> [What the task requires]
Please lay out every line of the items below as a JSON list of strings, one string per line. Skip blank lines and leave the pictures out.

── Data in this exercise ──

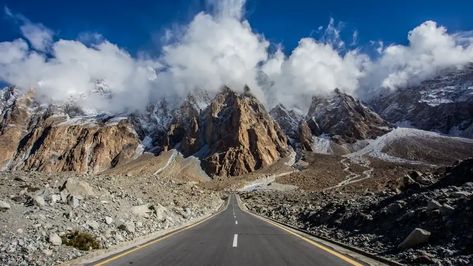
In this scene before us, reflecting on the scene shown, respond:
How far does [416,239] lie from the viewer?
14.6 m

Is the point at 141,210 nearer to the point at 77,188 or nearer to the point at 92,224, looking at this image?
the point at 77,188

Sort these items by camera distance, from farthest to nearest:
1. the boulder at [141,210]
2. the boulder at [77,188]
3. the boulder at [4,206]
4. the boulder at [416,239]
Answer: the boulder at [141,210] < the boulder at [77,188] < the boulder at [4,206] < the boulder at [416,239]

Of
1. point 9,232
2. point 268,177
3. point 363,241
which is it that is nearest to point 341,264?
point 363,241

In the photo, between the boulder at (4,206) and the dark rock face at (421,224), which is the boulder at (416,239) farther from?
the boulder at (4,206)

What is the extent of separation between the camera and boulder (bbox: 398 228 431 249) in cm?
1446

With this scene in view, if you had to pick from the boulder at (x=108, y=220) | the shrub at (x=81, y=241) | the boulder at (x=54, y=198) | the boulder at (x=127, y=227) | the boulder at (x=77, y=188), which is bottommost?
the shrub at (x=81, y=241)

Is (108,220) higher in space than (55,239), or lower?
higher

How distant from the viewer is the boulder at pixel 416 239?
14461 mm

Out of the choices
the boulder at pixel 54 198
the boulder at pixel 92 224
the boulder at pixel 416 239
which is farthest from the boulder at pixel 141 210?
the boulder at pixel 416 239

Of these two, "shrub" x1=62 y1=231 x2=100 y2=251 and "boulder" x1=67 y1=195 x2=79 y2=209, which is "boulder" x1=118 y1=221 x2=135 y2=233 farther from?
"shrub" x1=62 y1=231 x2=100 y2=251

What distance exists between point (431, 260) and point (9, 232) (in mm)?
12515

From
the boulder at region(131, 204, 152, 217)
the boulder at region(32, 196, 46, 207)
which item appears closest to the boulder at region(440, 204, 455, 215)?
the boulder at region(32, 196, 46, 207)

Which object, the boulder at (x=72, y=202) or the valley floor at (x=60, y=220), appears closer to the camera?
the valley floor at (x=60, y=220)

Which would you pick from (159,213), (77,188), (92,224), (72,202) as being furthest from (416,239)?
(159,213)
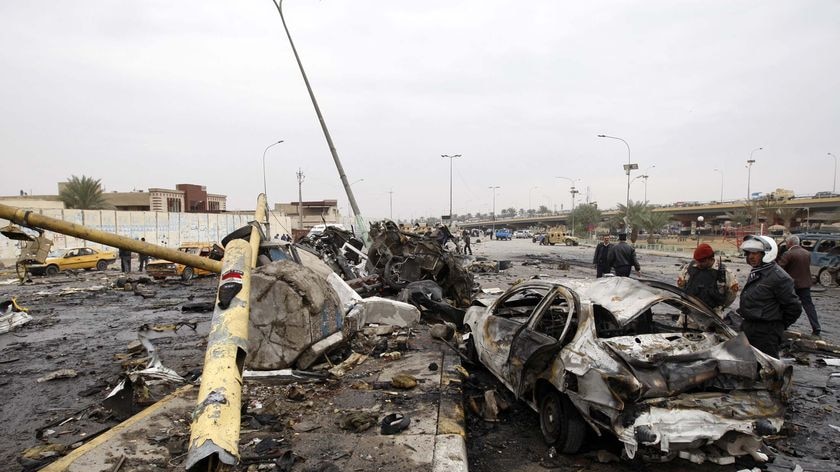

───

> [Solution to this task]
[
  "In this scene before us, reflecting on the scene shown, respond:",
  "How far does [416,239] lie from the viewer?",
  "14.6 m",
  "Is the point at 141,210 nearer to the point at 77,188 or nearer to the point at 92,224, looking at this image?",
  "the point at 77,188",
  "Sort these items by camera distance, from farthest to nearest:",
  "1. the boulder at [141,210]",
  "2. the boulder at [77,188]",
  "3. the boulder at [4,206]",
  "4. the boulder at [416,239]",
  "Answer: the boulder at [141,210] < the boulder at [77,188] < the boulder at [4,206] < the boulder at [416,239]",
  "Of",
  "1. point 9,232",
  "2. point 268,177",
  "3. point 363,241",
  "which is it that is nearest to point 341,264?",
  "point 363,241",
  "In the photo, between the boulder at (4,206) and the dark rock face at (421,224), which is the boulder at (416,239) farther from?",
  "the boulder at (4,206)",
  "What is the extent of separation between the camera and boulder (bbox: 398 228 431 249) in cm?",
  "1446",
  "With this scene in view, if you had to pick from the boulder at (x=108, y=220) | the shrub at (x=81, y=241) | the boulder at (x=54, y=198) | the boulder at (x=127, y=227) | the boulder at (x=77, y=188), which is bottommost?",
  "the shrub at (x=81, y=241)",
  "Is (108,220) higher in space than (55,239), or lower?",
  "higher",
  "How distant from the viewer is the boulder at pixel 416 239?",
  "14461 mm",
  "Out of the choices",
  "the boulder at pixel 54 198",
  "the boulder at pixel 92 224",
  "the boulder at pixel 416 239",
  "which is farthest from the boulder at pixel 141 210?",
  "the boulder at pixel 416 239",
  "Of these two, \"shrub\" x1=62 y1=231 x2=100 y2=251 and \"boulder\" x1=67 y1=195 x2=79 y2=209, which is \"boulder\" x1=118 y1=221 x2=135 y2=233 farther from?",
  "\"shrub\" x1=62 y1=231 x2=100 y2=251",
  "What distance exists between point (431, 260) and point (9, 232) (in mm)?",
  "12515",
  "From",
  "the boulder at region(131, 204, 152, 217)",
  "the boulder at region(32, 196, 46, 207)",
  "which item appears closest to the boulder at region(440, 204, 455, 215)?",
  "the boulder at region(32, 196, 46, 207)",
  "Which object, the boulder at (x=72, y=202) or the valley floor at (x=60, y=220), appears closer to the camera?",
  "the valley floor at (x=60, y=220)",
  "Which would you pick from (159,213), (77,188), (92,224), (72,202) as being furthest from (416,239)?",
  "(159,213)"
]